- [WHAT YOU NEED TO DO] Reproduce every one of the items below word for word.
=-=-=
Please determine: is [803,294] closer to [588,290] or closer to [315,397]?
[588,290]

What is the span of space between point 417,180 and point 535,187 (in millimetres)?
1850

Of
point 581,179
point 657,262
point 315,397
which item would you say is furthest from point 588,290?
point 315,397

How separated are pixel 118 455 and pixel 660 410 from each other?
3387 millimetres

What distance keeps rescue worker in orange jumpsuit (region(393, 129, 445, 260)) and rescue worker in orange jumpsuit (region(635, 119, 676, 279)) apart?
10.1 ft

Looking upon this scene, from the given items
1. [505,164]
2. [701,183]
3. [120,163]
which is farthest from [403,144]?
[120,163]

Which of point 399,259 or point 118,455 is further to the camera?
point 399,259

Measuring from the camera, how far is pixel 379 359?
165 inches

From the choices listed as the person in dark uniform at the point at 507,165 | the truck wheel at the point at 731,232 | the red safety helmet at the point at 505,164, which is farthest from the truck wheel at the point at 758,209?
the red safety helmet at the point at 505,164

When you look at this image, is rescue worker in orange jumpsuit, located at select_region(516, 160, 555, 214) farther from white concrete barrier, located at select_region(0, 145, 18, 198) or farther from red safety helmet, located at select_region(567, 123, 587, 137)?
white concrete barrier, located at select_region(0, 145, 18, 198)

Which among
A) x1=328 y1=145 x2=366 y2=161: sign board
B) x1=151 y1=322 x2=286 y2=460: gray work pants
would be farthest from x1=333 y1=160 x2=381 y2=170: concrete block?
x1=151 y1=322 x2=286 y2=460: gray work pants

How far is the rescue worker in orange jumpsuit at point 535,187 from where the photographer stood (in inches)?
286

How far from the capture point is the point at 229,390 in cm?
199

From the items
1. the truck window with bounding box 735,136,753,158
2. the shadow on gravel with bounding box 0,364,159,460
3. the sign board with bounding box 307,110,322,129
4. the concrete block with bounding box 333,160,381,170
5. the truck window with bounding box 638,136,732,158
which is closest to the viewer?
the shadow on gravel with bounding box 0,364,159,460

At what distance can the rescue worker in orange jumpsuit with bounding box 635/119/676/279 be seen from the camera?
=-=-=
- [TASK RESPONSE]
Please determine: is [803,294] closer to [588,290] or closer to [315,397]?
[588,290]

What is the span of space between point 417,180 and point 535,187 (in millimetres)?
1850

Of
point 581,179
point 657,262
point 315,397
which item would you say is furthest from point 588,290?
point 315,397

How separated are pixel 118 455 and pixel 660 410 from each other?
3387 millimetres

What distance keeps rescue worker in orange jumpsuit (region(393, 129, 445, 260)) and rescue worker in orange jumpsuit (region(635, 119, 676, 279)) apart?
10.1 ft

Looking upon this scene, from the given items
1. [505,164]
2. [701,183]
3. [120,163]
which is farthest from [403,144]?
[120,163]

Which of point 399,259 or point 118,455 is further to the camera?
point 399,259

Measuring from the camera, how far is pixel 379 359?
165 inches

From the choices listed as the person in dark uniform at the point at 507,165 | the truck wheel at the point at 731,232 | the red safety helmet at the point at 505,164, which is farthest from the truck wheel at the point at 758,209?
the red safety helmet at the point at 505,164

When you look at this image, is rescue worker in orange jumpsuit, located at select_region(516, 160, 555, 214) farther from white concrete barrier, located at select_region(0, 145, 18, 198) or farther from red safety helmet, located at select_region(567, 123, 587, 137)?
white concrete barrier, located at select_region(0, 145, 18, 198)

Which among
A) x1=328 y1=145 x2=366 y2=161: sign board
B) x1=151 y1=322 x2=286 y2=460: gray work pants
would be farthest from x1=333 y1=160 x2=381 y2=170: concrete block?
x1=151 y1=322 x2=286 y2=460: gray work pants

How far is the rescue worker in orange jumpsuit at point 535,187 from where the photographer stood (in inches)?
286

How far from the capture point is the point at 229,390 in cm?
199

From the items
1. the truck window with bounding box 735,136,753,158
2. the shadow on gravel with bounding box 0,364,159,460
3. the sign board with bounding box 307,110,322,129
4. the concrete block with bounding box 333,160,381,170
5. the truck window with bounding box 638,136,732,158
which is closest to the viewer?
the shadow on gravel with bounding box 0,364,159,460

At what distance can the rescue worker in orange jumpsuit with bounding box 635/119/676/279 be seen from the camera?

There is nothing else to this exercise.